I was running through a few Wikipedia entires today, and clicked through to “thought-terminating clichés”, which is part of the entry on the Thought Reform and the Psychology of Totalism. This was originally a 1956 book on the psychology of brainwashing in China. The wiki entry has a nice bullet pointed list, which when I looked at it, my brain went “That would be handy for designing cults in roleplaying games!”
The eight criteria are:
- milieu control
- mystical manipulation
- demand for purity
- confession
- sacred silence
- thought-terminating clichés
- doctrine over the person
- dispensing of existence
Milieu Control
Isolating the individual from society and controlling their information and communications. Armies do this on boot camp, but any suitably remote farmstead, castle or monastery will do.
Mystical Manipulation
Manipulating experiences to boost the credentials of the leadership, to emphasise the special nature of the group, or to reinterpret accepted truth (no really, it is the Illuminati behind everything). Get them tired, do the ceremony at night with poor light, throw in a few psychotropic drugs, and babble some bollocks about midichlorians.
Demand for Purity
Use of guilt/shame as a control device, a world view that has no shades of grey, and requires conformity. Mixing with outsiders is discouraged. Special uniforms or other markers of belonging to the ‘elect’ can help here, as would markers of shame/guilt.
Confession
Sins are confessed to mentors and monitors, allowing their exploitation by leaders.
Sacred Science
The group possesses the ultimate truth! No questions! No disputes! People outside the group do not know the truth. The group leader, the holder of the truth, is above criticism.

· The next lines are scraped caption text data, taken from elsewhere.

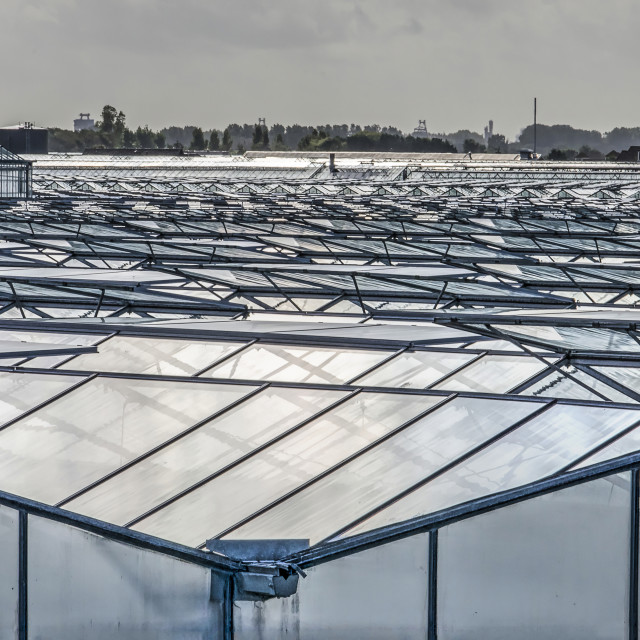 """""""Greenhouses in Dutch Westland"""" stock image"""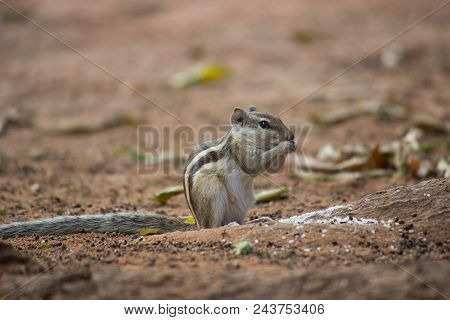 A Ground Squirrel Seen Eating Its Food From The Ground.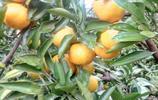 漫山的橘子紅了 父親笑了 我也笑了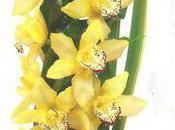 conseils pour bien soigner tige orchidée Cymbidium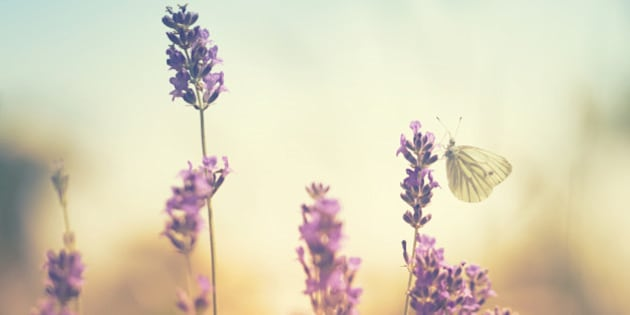 Butterflies on lavender.[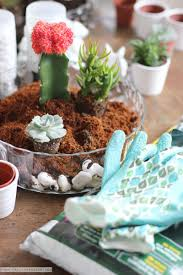 How To Make A Succulent Wall Garden by How To Create A Succulent Garden The Everygirl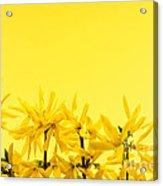 Spring Yellow Forsythia  Acrylic Print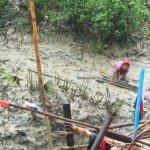 Recogiendo leña en la estación de lluvias, Myanmar. Foto de: FAO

Thought-terminating clichés
The group uses words/language in ways the outside world does not understand, or uses a code (Voynich Manuscript we’re looking at you!). The jargon contains cliches that prevent critical thinking about the groups ideas. Complex issues are reduced to simple buzzwords or phrases. Twitter is perfect for them.
Doctrine over the Person
An individual’s experiences and knowledge are subordinate to the Sacred Science, and wrong-thinking (such as confessions made to monitors) must be reinterpreted until it conforms with the groups norms.
Dispensing of Existence
On one level, the group gets to choose who lives and who dies. On another level, it chooses who it admits to the group and whether or not the Sacred Science is shared with new group members. Those who do not share the Sacred Science are doomed to heck. Those who leave the group become non-persons, less than human, people whose existence is to be denied.
Of course, there is no reason to restrict using this to just designing evil cults, you could also use it for “good” groups, such as Paladins. Having recently watched the first four Star Wars movies again, an awful lot of these apply to how the Jedi order treated Annakin Skywalker.